Can you reproduce, word for word, the records from the line with "Which is the" to the line with "5.65 meters", including both of those lines?

Records for the task:
--- BEGIN ---

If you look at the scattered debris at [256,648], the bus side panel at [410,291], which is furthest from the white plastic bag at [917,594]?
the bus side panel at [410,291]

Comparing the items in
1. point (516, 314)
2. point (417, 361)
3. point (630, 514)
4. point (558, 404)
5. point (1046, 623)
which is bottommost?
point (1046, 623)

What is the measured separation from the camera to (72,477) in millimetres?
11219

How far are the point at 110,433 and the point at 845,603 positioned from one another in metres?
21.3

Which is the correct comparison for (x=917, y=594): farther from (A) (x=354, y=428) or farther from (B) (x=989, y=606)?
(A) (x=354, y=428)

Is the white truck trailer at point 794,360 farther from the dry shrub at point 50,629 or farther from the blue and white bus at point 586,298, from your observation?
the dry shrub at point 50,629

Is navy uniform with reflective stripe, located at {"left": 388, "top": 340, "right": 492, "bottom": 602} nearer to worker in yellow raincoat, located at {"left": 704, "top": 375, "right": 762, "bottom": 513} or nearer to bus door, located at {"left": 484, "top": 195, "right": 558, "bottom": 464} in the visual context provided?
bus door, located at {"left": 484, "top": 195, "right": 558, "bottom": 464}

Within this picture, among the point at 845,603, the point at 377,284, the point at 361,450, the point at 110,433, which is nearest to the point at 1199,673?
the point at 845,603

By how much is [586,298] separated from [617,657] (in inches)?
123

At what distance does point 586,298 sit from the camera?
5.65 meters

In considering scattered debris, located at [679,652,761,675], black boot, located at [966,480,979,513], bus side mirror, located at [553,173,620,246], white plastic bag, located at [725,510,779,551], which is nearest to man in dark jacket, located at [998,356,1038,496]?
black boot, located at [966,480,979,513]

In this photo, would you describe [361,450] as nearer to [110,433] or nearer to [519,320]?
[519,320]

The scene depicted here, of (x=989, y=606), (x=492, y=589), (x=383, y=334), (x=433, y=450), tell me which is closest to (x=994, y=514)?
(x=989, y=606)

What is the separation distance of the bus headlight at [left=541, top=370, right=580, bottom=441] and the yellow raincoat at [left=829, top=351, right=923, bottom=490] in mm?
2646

--- END ---
--- BEGIN ---

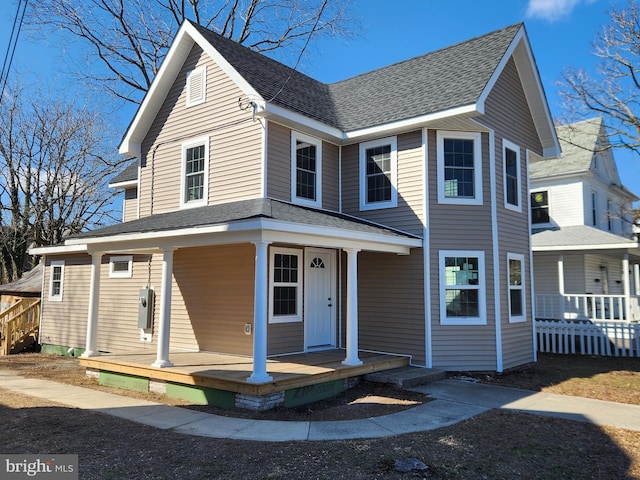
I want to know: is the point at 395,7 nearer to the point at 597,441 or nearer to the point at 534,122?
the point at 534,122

--- END ---
--- BEGIN ---

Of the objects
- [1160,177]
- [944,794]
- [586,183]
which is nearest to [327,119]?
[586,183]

--- END ---

Worked solution:
Which is the correct comparison for (x=917, y=594): farther from (A) (x=354, y=428) or farther from (B) (x=989, y=606)?
(A) (x=354, y=428)

Is the white truck trailer at point 794,360 farther from the dry shrub at point 50,629 or farther from the blue and white bus at point 586,298, from your observation?
the dry shrub at point 50,629

Is navy uniform with reflective stripe, located at {"left": 388, "top": 340, "right": 492, "bottom": 602} nearer to worker in yellow raincoat, located at {"left": 704, "top": 375, "right": 762, "bottom": 513} or nearer to bus door, located at {"left": 484, "top": 195, "right": 558, "bottom": 464} in the visual context provided?
bus door, located at {"left": 484, "top": 195, "right": 558, "bottom": 464}

Within this picture, among the point at 845,603, the point at 377,284, the point at 361,450, the point at 110,433, which is nearest to the point at 1199,673?
the point at 845,603

By how much is [586,298] separated from [617,657] (in inches)?
123

At what distance does point 586,298 sit from the camera?
5.65 meters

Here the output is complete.